Saturday, March 6, 2010

Teachers Getting Fired...

Rhode Island's continued controversy. A pretty good overview. 

I agree that mass firings are not necessarily productive. They also have the risk of backfiring and damaging the credibility of good ideas (teacher accountability, tenure-reform), should the turn-around not be as quick as public opinion would like (again, this is what I suspect is happening with some of the ideas Ravitch is going back against). The truth is, however, that the plan to hire back 50% of the teachers at a school like Central Falls is, more than likely, too generous (I say this per the corporate-inspired logic that many of these style reforms are based upon). There is rarely a 1 to 1 ratio of good to bad teachers in failing schools such as this, at least not as any private company would evaluate "good" and "bad" in terms of the performance of their employees.

But that, perhaps, is just the point. We're not in a private sector situation here, and while I, personally, support the influx of more market force into education to some degree, the reality is that in a community collaborative and contracted process such as public education, the system has failed these teachers just as much as the teachers have failed the system.

In a private sector situation, this wouldn't really matter.
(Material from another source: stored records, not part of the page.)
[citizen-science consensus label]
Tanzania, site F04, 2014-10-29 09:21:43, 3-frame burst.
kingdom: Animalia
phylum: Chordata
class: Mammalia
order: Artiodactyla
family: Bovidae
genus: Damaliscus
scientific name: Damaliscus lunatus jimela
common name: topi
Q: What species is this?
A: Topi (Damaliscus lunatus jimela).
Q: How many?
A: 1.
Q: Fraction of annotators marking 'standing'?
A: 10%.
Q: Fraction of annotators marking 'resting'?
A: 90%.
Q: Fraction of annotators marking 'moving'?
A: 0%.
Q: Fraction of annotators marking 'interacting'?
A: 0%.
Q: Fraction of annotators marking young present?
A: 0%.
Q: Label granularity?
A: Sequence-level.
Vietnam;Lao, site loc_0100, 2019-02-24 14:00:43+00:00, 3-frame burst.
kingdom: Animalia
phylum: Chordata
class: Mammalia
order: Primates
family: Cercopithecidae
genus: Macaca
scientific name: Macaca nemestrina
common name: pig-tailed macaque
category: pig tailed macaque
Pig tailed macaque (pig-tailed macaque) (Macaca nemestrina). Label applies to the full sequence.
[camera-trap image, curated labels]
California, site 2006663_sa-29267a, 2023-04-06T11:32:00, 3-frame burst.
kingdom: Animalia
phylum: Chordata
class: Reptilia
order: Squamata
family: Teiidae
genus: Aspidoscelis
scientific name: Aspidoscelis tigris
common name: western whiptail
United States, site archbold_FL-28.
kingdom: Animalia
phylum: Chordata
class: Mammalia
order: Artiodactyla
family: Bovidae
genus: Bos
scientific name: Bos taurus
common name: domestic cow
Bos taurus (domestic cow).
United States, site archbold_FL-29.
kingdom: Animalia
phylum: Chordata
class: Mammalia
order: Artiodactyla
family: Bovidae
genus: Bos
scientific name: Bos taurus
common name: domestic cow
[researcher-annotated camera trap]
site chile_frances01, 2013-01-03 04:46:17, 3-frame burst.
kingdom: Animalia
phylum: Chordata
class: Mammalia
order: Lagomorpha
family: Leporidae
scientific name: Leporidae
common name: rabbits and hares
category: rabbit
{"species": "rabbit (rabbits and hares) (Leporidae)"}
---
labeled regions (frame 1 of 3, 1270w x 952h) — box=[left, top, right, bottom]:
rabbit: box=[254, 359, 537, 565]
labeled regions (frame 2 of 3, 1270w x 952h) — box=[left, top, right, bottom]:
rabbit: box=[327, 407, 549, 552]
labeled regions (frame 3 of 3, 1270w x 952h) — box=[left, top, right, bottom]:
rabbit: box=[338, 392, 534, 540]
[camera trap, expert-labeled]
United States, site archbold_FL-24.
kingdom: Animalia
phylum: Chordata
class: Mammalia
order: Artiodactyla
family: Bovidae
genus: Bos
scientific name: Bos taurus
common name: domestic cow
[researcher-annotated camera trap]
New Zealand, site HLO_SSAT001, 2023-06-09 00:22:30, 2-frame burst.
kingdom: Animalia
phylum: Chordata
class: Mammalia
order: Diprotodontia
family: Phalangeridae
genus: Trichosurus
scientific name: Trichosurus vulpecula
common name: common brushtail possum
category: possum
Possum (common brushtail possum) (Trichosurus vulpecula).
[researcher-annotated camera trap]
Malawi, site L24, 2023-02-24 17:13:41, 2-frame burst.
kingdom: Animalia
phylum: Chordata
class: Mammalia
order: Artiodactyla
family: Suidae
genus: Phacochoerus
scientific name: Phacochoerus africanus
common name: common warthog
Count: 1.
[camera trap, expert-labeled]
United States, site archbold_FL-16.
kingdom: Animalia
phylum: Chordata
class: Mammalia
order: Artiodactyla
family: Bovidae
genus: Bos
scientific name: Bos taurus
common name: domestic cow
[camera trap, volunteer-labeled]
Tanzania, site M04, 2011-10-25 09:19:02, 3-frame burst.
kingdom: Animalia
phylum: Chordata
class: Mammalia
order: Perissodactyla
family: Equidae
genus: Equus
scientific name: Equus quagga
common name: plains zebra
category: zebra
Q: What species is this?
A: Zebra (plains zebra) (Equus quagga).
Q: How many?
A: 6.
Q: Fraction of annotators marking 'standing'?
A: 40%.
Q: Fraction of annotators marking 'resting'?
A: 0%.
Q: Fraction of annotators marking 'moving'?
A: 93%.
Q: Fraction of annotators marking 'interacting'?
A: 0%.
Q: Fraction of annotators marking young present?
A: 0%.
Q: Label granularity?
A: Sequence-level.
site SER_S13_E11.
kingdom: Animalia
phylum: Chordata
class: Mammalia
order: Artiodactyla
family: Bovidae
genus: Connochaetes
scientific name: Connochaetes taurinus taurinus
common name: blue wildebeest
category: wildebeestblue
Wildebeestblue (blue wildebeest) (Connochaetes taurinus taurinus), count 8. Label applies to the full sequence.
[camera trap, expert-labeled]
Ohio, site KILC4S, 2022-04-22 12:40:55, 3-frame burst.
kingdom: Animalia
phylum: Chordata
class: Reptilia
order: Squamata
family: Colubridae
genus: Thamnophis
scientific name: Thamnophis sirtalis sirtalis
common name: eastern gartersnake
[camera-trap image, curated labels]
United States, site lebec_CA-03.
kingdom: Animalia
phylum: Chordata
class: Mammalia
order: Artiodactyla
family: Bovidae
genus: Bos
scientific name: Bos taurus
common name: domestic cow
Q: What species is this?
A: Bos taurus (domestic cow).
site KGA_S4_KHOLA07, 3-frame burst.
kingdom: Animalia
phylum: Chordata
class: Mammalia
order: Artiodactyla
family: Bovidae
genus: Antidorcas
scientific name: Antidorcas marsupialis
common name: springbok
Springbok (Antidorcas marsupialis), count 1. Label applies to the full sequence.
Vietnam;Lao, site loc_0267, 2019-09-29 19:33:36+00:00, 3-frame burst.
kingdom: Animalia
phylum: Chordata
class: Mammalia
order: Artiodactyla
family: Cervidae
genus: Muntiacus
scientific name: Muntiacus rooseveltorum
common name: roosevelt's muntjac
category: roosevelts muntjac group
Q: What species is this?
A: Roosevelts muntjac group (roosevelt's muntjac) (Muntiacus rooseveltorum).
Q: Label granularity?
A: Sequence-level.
The company needs to mind its bottom line and has the power and the moral right to lay off employees at whatever rate necessary, regardless if the company has found itself in this situation in part because of its own mismanagement. Company A has underperforming employees and massive benefit responsibilities, so Company A lays off the bad employees, takes the severance package hit, then hires back better trained and higher performing employees and eventually returns to profitability.

In education, however, we run into a different situation, because (ideas of commonwealth and community contract aside) the simple fact is that the same system that installed and failed to train these underperforming teachers into schools like Central Falls is the one that has taught and trained the teachers that will replace them. The teacher market is simply not that dynamic. Especially when it comes to the top-notch-teachers-of-severely-disadvantaged-students market. New blood may give the feeling of a new start, but unless the system dramatically reassesses its end of the bargain it will be, after some perhaps modest improvements, back to the same old thing.

On that note, I enjoyed this comment: “Actually preparing teachers to work in high-needs schools is a bold move, but it’s something we often don’t do." This from Barnett Berry, the head of a North Carolina think tank called the Center for Teaching Quality. I won't pick on Mr. Berry for this, but just end with this comment: Bold? A bold move? It is a sad state of affairs when bold action for the leaders of our public education sector would look like Management 101 in any business course in any college nation wide.